╭─ Excerpted data
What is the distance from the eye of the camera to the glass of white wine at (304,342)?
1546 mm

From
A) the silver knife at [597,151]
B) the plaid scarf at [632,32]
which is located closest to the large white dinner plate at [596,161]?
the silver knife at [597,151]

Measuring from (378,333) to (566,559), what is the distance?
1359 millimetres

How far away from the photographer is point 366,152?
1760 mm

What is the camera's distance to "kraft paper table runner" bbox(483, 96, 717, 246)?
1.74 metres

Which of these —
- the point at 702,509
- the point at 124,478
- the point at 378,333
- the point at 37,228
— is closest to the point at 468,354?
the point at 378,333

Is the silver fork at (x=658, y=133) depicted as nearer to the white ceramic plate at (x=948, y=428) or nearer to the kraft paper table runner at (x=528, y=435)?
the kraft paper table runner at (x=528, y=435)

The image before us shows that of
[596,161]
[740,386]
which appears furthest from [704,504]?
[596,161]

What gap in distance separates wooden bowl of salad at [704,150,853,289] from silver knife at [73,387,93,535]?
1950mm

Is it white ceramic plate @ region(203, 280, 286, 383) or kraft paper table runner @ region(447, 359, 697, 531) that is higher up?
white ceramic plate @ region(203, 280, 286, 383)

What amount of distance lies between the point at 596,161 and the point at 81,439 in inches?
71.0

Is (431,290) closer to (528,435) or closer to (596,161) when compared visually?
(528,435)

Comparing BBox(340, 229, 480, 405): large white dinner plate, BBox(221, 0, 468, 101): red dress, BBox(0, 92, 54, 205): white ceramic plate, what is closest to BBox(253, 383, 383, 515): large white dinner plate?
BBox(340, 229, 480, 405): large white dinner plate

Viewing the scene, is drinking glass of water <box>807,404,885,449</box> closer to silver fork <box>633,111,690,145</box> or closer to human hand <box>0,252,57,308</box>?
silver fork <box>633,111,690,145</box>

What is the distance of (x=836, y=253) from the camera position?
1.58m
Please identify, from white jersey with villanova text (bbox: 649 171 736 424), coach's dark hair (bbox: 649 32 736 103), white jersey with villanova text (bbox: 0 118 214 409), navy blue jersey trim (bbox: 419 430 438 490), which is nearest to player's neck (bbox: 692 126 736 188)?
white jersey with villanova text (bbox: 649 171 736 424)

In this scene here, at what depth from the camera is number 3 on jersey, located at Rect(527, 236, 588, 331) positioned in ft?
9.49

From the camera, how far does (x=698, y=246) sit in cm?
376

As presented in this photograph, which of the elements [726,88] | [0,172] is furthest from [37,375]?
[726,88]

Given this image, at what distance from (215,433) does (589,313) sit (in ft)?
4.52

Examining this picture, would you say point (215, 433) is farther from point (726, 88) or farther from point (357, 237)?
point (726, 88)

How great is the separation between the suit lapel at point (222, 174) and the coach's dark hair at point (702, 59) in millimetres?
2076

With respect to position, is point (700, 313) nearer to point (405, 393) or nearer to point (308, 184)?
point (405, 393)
╰─
Copy only this span: the line that contains "In this scene", the last line, and every line between them.

In this scene here, at what depth from the camera is number 3 on jersey, located at Rect(527, 236, 588, 331) positioned in ft?
9.49

From the camera, how far does (x=698, y=246) sit in cm?
376

As presented in this photograph, which of the elements [726,88] | [0,172] is furthest from [37,375]?
[726,88]

Given this image, at what distance from (215,433) does (589,313) sit (in ft)?
4.52

Examining this picture, would you say point (215, 433) is farther from point (726, 88) or farther from point (357, 237)?
point (726, 88)

How great is the separation between the suit lapel at point (222, 174) and the coach's dark hair at point (702, 59) in millimetres?
2076

With respect to position, is point (700, 313) nearer to point (405, 393) or nearer to point (308, 184)?
point (405, 393)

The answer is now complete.